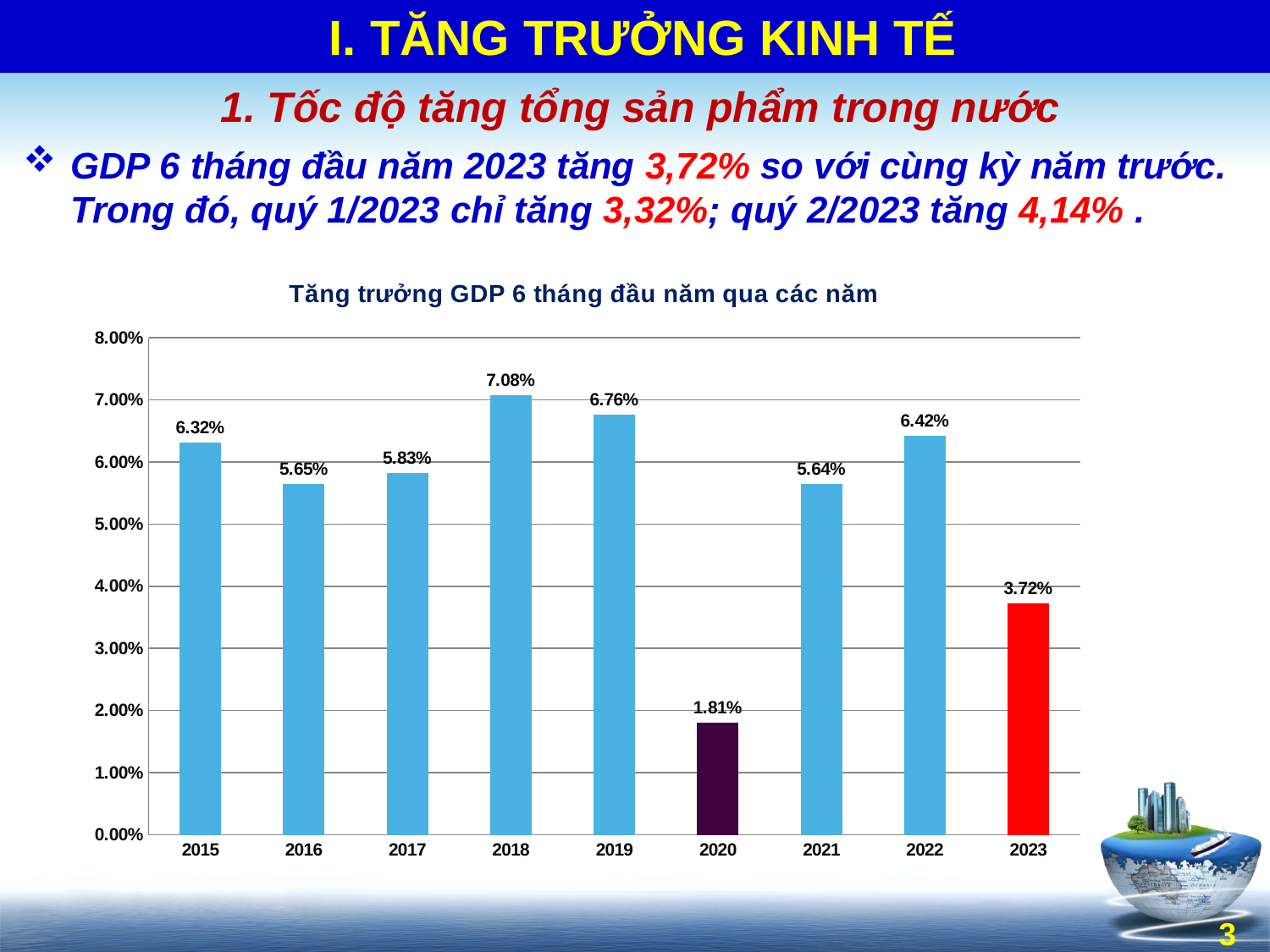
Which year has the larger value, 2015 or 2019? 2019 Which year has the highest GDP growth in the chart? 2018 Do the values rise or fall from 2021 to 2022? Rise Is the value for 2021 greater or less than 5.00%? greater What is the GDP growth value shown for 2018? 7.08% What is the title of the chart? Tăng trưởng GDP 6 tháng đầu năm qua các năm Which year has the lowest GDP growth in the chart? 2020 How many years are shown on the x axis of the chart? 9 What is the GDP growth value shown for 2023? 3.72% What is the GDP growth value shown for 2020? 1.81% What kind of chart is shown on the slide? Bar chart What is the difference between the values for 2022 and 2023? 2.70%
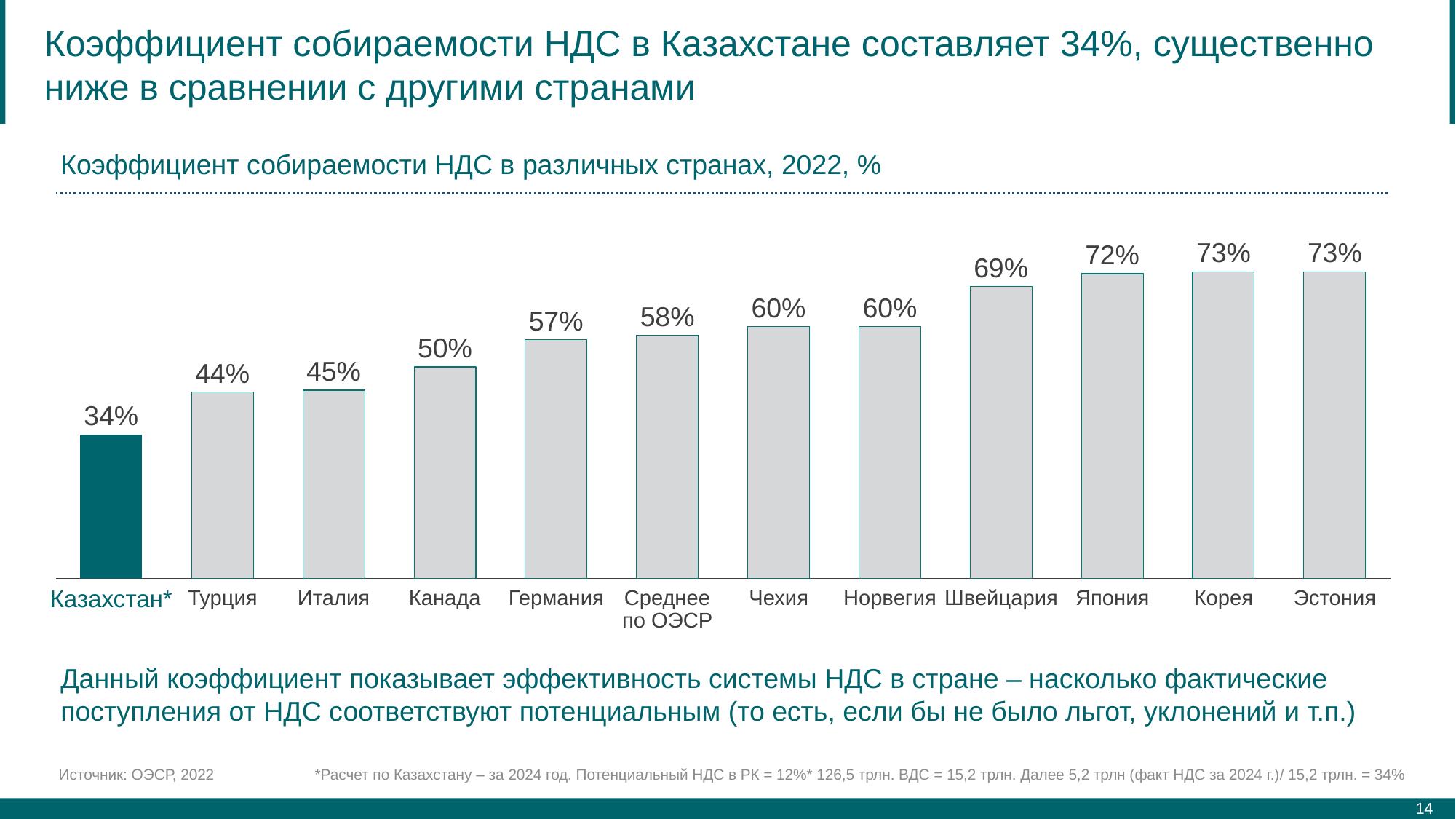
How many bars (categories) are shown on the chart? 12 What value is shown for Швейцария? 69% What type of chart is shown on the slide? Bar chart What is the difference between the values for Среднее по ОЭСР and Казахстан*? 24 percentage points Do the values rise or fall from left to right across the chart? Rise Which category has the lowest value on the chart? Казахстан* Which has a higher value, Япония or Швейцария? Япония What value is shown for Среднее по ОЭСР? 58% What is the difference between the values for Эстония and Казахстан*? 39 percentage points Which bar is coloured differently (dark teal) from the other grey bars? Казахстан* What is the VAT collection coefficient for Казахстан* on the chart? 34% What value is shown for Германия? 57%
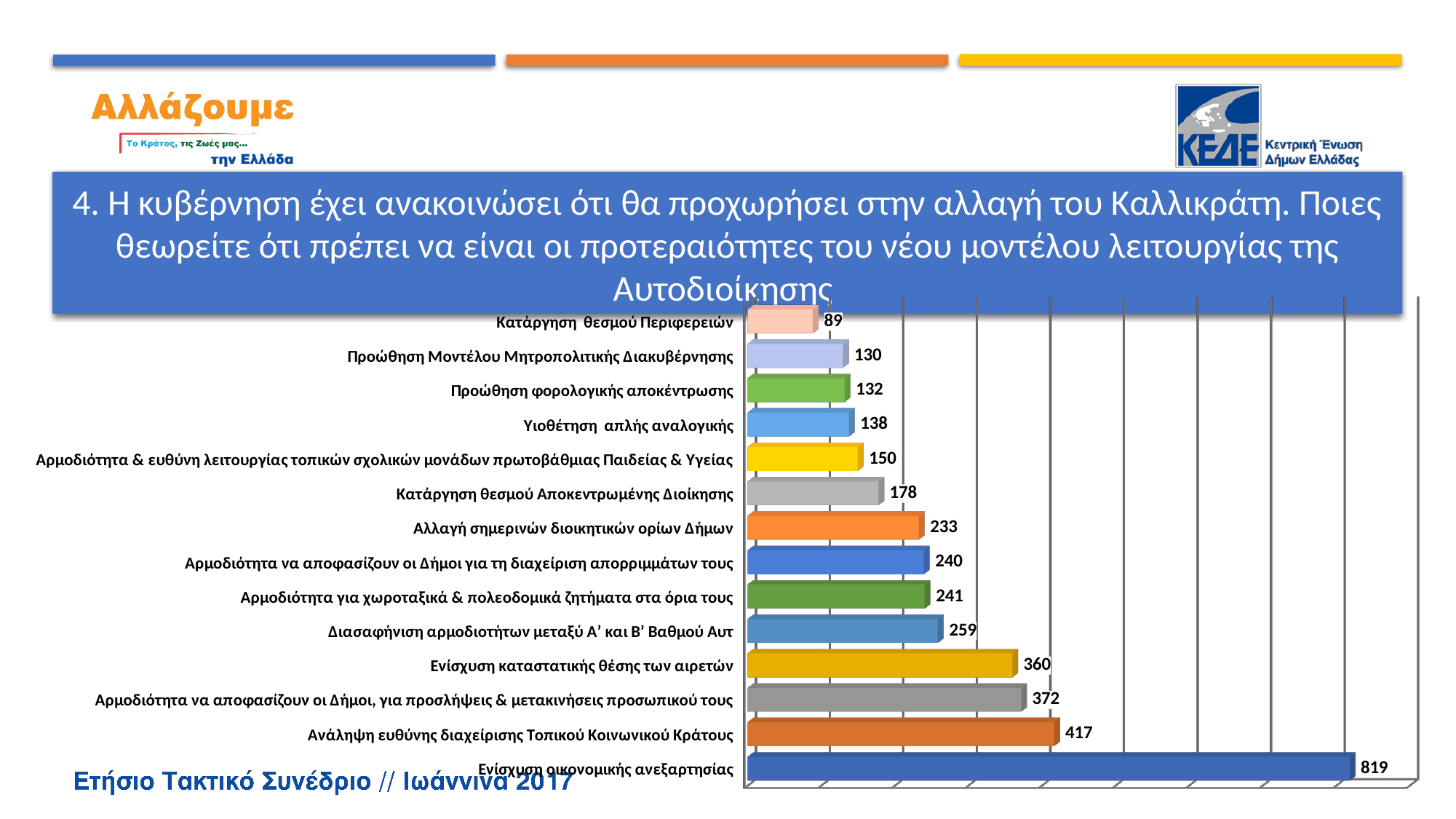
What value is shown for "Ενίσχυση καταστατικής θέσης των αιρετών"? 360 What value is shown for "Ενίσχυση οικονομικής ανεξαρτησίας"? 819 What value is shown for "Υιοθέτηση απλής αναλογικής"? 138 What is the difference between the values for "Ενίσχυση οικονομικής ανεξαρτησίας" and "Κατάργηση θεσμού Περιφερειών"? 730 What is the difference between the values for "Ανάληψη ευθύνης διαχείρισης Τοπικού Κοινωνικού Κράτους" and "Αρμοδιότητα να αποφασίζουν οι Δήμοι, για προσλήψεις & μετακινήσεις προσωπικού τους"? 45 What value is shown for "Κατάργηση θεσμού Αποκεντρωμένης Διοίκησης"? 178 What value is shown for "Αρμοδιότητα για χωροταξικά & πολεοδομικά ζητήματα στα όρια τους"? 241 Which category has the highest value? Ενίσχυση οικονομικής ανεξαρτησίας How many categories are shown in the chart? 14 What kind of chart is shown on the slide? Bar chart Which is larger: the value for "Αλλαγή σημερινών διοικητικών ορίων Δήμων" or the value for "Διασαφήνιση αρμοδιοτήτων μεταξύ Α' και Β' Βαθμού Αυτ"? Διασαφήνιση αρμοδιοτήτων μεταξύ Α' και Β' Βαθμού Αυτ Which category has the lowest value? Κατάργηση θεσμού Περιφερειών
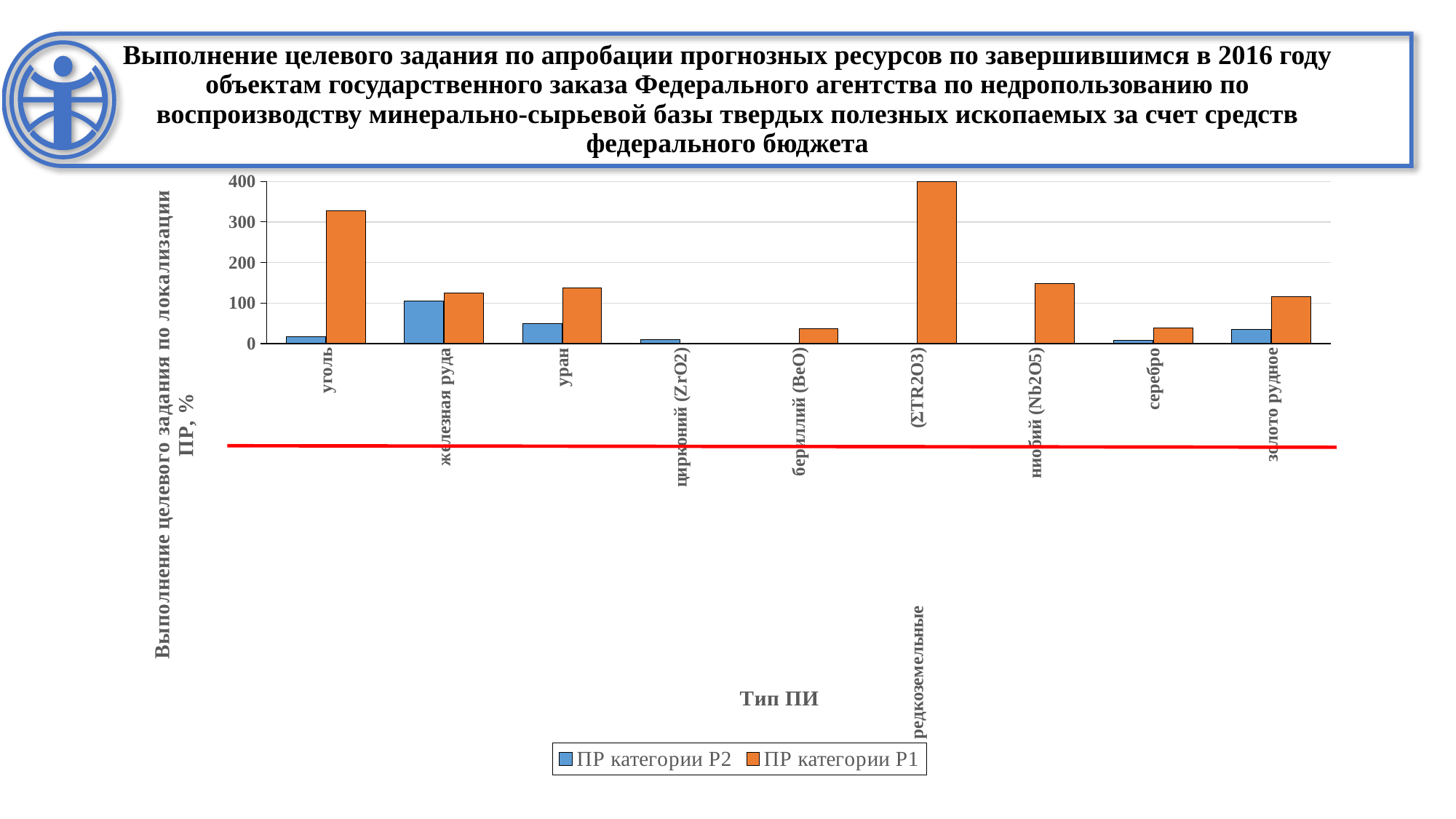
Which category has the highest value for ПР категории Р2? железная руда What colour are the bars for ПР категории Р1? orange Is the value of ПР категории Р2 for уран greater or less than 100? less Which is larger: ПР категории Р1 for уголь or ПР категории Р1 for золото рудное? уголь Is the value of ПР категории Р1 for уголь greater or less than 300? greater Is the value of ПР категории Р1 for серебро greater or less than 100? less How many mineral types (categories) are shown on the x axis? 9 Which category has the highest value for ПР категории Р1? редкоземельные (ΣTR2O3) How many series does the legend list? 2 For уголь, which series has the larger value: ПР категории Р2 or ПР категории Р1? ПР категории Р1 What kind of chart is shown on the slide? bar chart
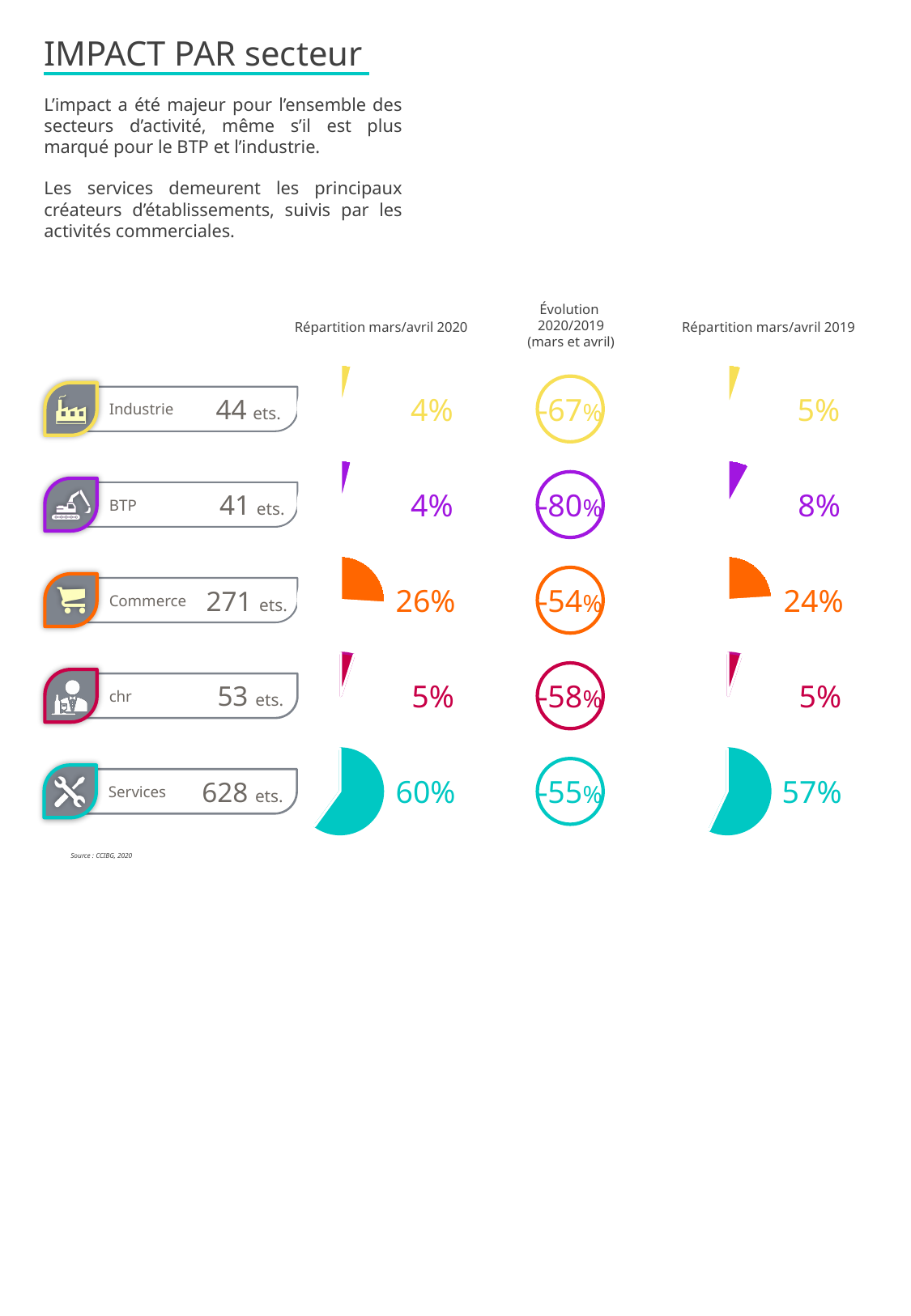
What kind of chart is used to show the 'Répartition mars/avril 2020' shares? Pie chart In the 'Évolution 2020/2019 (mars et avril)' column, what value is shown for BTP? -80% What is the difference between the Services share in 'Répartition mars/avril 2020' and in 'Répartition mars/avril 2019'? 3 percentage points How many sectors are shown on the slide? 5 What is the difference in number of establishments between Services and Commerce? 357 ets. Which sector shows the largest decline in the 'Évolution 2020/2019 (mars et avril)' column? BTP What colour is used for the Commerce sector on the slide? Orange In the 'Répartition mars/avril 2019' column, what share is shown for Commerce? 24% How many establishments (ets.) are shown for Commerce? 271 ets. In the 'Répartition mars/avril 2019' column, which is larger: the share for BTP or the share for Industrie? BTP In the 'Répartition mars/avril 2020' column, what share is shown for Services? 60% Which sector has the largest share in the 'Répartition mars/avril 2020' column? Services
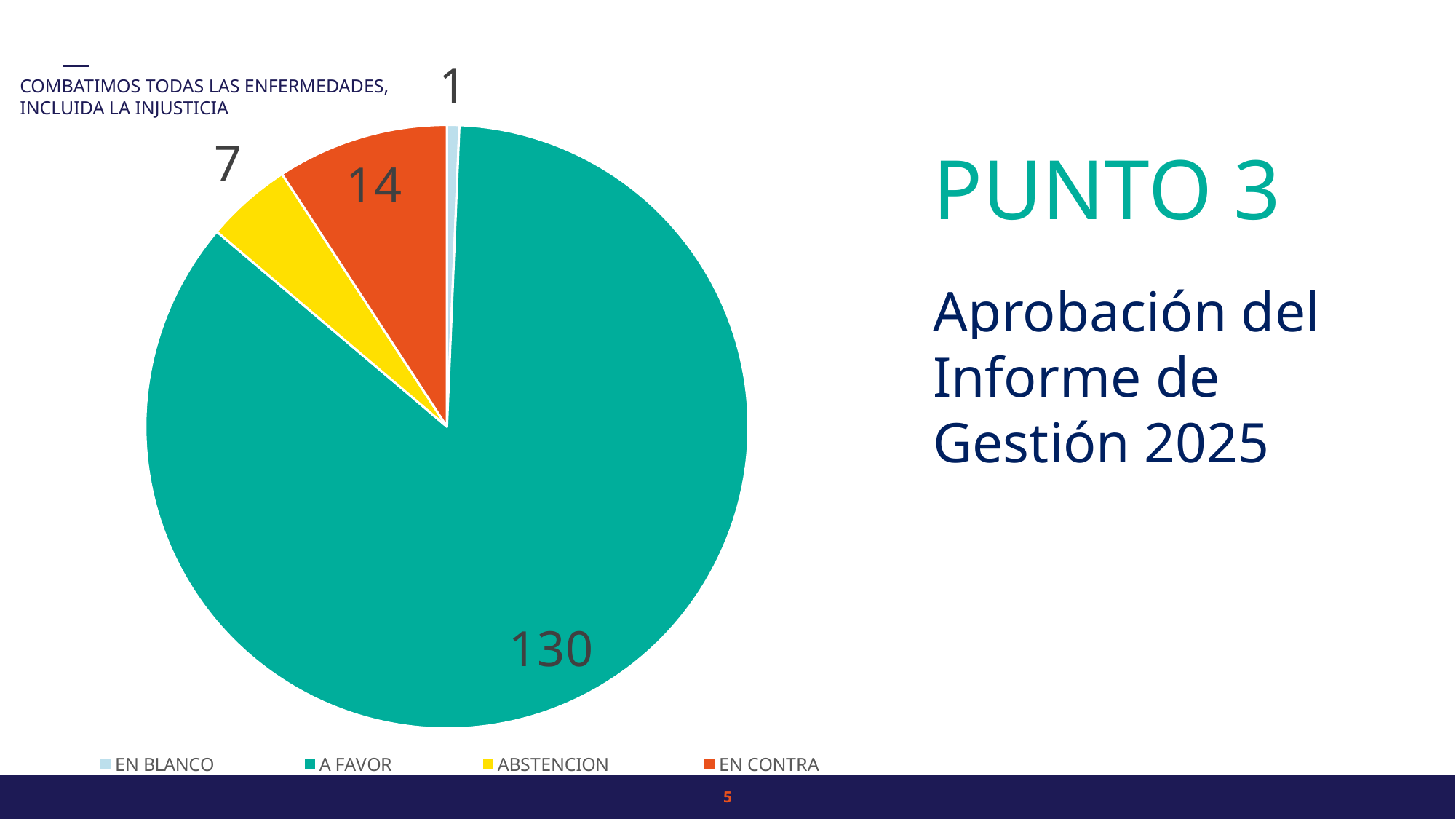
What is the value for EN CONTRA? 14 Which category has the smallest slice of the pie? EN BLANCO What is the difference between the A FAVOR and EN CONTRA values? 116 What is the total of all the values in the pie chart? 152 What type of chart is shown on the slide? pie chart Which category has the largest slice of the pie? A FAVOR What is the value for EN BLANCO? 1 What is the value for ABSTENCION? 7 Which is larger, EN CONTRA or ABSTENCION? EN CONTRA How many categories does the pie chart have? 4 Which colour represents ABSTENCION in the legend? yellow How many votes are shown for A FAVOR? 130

····················

• Activity: Copy out the listing above word for word, leaving out the pictures.

• Written reply:
Which year has the larger value, 2015 or 2019? 2019 Which year has the highest GDP growth in the chart? 2018 Do the values rise or fall from 2021 to 2022? Rise Is the value for 2021 greater or less than 5.00%? greater What is the GDP growth value shown for 2018? 7.08% What is the title of the chart? Tăng trưởng GDP 6 tháng đầu năm qua các năm Which year has the lowest GDP growth in the chart? 2020 How many years are shown on the x axis of the chart? 9 What is the GDP growth value shown for 2023? 3.72% What is the GDP growth value shown for 2020? 1.81% What kind of chart is shown on the slide? Bar chart What is the difference between the values for 2022 and 2023? 2.70%
How many bars (categories) are shown on the chart? 12 What value is shown for Швейцария? 69% What type of chart is shown on the slide? Bar chart What is the difference between the values for Среднее по ОЭСР and Казахстан*? 24 percentage points Do the values rise or fall from left to right across the chart? Rise Which category has the lowest value on the chart? Казахстан* Which has a higher value, Япония or Швейцария? Япония What value is shown for Среднее по ОЭСР? 58% What is the difference between the values for Эстония and Казахстан*? 39 percentage points Which bar is coloured differently (dark teal) from the other grey bars? Казахстан* What is the VAT collection coefficient for Казахстан* on the chart? 34% What value is shown for Германия? 57%
What value is shown for "Ενίσχυση καταστατικής θέσης των αιρετών"? 360 What value is shown for "Ενίσχυση οικονομικής ανεξαρτησίας"? 819 What value is shown for "Υιοθέτηση απλής αναλογικής"? 138 What is the difference between the values for "Ενίσχυση οικονομικής ανεξαρτησίας" and "Κατάργηση θεσμού Περιφερειών"? 730 What is the difference between the values for "Ανάληψη ευθύνης διαχείρισης Τοπικού Κοινωνικού Κράτους" and "Αρμοδιότητα να αποφασίζουν οι Δήμοι, για προσλήψεις & μετακινήσεις προσωπικού τους"? 45 What value is shown for "Κατάργηση θεσμού Αποκεντρωμένης Διοίκησης"? 178 What value is shown for "Αρμοδιότητα για χωροταξικά & πολεοδομικά ζητήματα στα όρια τους"? 241 Which category has the highest value? Ενίσχυση οικονομικής ανεξαρτησίας How many categories are shown in the chart? 14 What kind of chart is shown on the slide? Bar chart Which is larger: the value for "Αλλαγή σημερινών διοικητικών ορίων Δήμων" or the value for "Διασαφήνιση αρμοδιοτήτων μεταξύ Α' και Β' Βαθμού Αυτ"? Διασαφήνιση αρμοδιοτήτων μεταξύ Α' και Β' Βαθμού Αυτ Which category has the lowest value? Κατάργηση θεσμού Περιφερειών
Which category has the highest value for ПР категории Р2? железная руда What colour are the bars for ПР категории Р1? orange Is the value of ПР категории Р2 for уран greater or less than 100? less Which is larger: ПР категории Р1 for уголь or ПР категории Р1 for золото рудное? уголь Is the value of ПР категории Р1 for уголь greater or less than 300? greater Is the value of ПР категории Р1 for серебро greater or less than 100? less How many mineral types (categories) are shown on the x axis? 9 Which category has the highest value for ПР категории Р1? редкоземельные (ΣTR2O3) How many series does the legend list? 2 For уголь, which series has the larger value: ПР категории Р2 or ПР категории Р1? ПР категории Р1 What kind of chart is shown on the slide? bar chart
What kind of chart is used to show the 'Répartition mars/avril 2020' shares? Pie chart In the 'Évolution 2020/2019 (mars et avril)' column, what value is shown for BTP? -80% What is the difference between the Services share in 'Répartition mars/avril 2020' and in 'Répartition mars/avril 2019'? 3 percentage points How many sectors are shown on the slide? 5 What is the difference in number of establishments between Services and Commerce? 357 ets. Which sector shows the largest decline in the 'Évolution 2020/2019 (mars et avril)' column? BTP What colour is used for the Commerce sector on the slide? Orange In the 'Répartition mars/avril 2019' column, what share is shown for Commerce? 24% How many establishments (ets.) are shown for Commerce? 271 ets. In the 'Répartition mars/avril 2019' column, which is larger: the share for BTP or the share for Industrie? BTP In the 'Répartition mars/avril 2020' column, what share is shown for Services? 60% Which sector has the largest share in the 'Répartition mars/avril 2020' column? Services
What is the value for EN CONTRA? 14 Which category has the smallest slice of the pie? EN BLANCO What is the difference between the A FAVOR and EN CONTRA values? 116 What is the total of all the values in the pie chart? 152 What type of chart is shown on the slide? pie chart Which category has the largest slice of the pie? A FAVOR What is the value for EN BLANCO? 1 What is the value for ABSTENCION? 7 Which is larger, EN CONTRA or ABSTENCION? EN CONTRA How many categories does the pie chart have? 4 Which colour represents ABSTENCION in the legend? yellow How many votes are shown for A FAVOR? 130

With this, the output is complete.